Theory Simple_TBOUND_Cond
theory Simple_TBOUND_Cond
imports Time_Reasoning
begin
text ‹This entry stops at showing the correctness and complexity of the operations,
but does not provide a complete or universally usable methods to reason about
programs using these operations.
In this theory, we provide an ad-hoc method, which is showcased
with a simple example later on.
›
text ‹definition of conditional TBOUND relation and setup›
definition cond_TBOUND::"assn ⇒ 'a Heap ⇒ nat⇒ bool"(‹§ _ §/ TBOUND/ _ _›) where
"cond_TBOUND P c t ≡ (∀h as. (h,as) ⊨ P ⟶ time c h ≤ t)"

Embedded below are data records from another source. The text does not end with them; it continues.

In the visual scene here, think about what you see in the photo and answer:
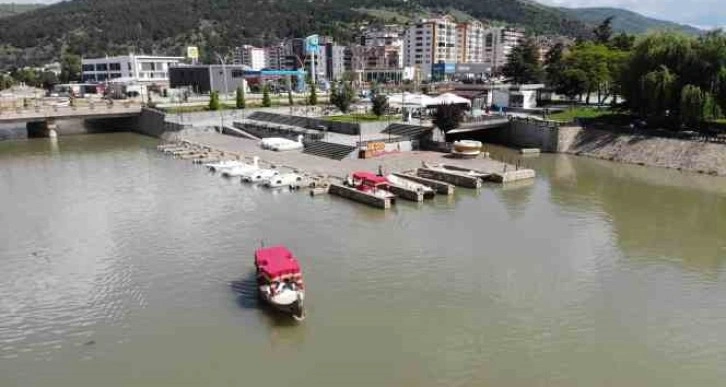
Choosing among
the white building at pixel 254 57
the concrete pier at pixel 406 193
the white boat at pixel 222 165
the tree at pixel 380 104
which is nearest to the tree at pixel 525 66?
the tree at pixel 380 104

named_theorems cond_TBOUND
lemma htt_elim:
assumes "<P> c <Q>T[b]"
shows "§P§ TBOUND c b"
using assms
unfolding htt_def cond_TBOUND_def by simp
lemma htt_intro:
assumes "<P> c <Q>"
and "§P§ TBOUND c b"
shows "<P> c <Q> T[b]"
using assms unfolding htt_def cond_TBOUND_def by simp
lemma cond_TBOUND_mono: "§P§ TBOUND c b ⟹ b ≤ b' ⟹ §P§ TBOUND c b'"
unfolding cond_TBOUND_def by auto
lemma time_leq_bindy: "time c h ≤ t1 ⟹ time (d (the_res c h)) (the_heap c h) ≤ t2 ⟹
time (c ⤜ d) h ≤ t1+t2"
by (simp add: time_bind)
lemma cond_TBOUND_bind[cond_TBOUND]:
assumes "§P§ TBOUND c t1"
and "<P> c <Q>"
and "(⋀ x h. x = the_res c h ⟹ §Q x§ TBOUND (d x) t2)"
shows "§P§ TBOUND (c ⤜ d) (t1+t2)"
unfolding cond_TBOUND_def hoare_triple_def
apply auto
subgoal for h as
apply(cases "fails (d (the_res c h)) (the_heap c h)")
apply (simp add: time_bind)
apply(rule time_leq_bindy)
subgoal
using assms unfolding cond_TBOUND_def hoare_triple_def
apply auto
done
using assms(3)[of "(the_res c h)" h]
unfolding cond_TBOUND_def
using assms(2)
unfolding hoare_triple_def Let_def the_res_def the_heap_def
apply(auto split: option.split)
apply force+
done
done
lemma cond_TBOUND_return[cond_TBOUND]: "§ P § TBOUND (return x) 1"
by (simp add: cond_TBOUND_def time_return)
lemma cond_TBOUND_cons:
assumes "P ⟹⇩A Q"
and "§ Q § TBOUND c b"
shows "§ P § TBOUND c b"
using assms
unfolding cond_TBOUND_def
apply sep_auto
by (meson entailsD)
method cond_TBOUND= (rule cond_TBOUND_mono, rule cond_TBOUND)
end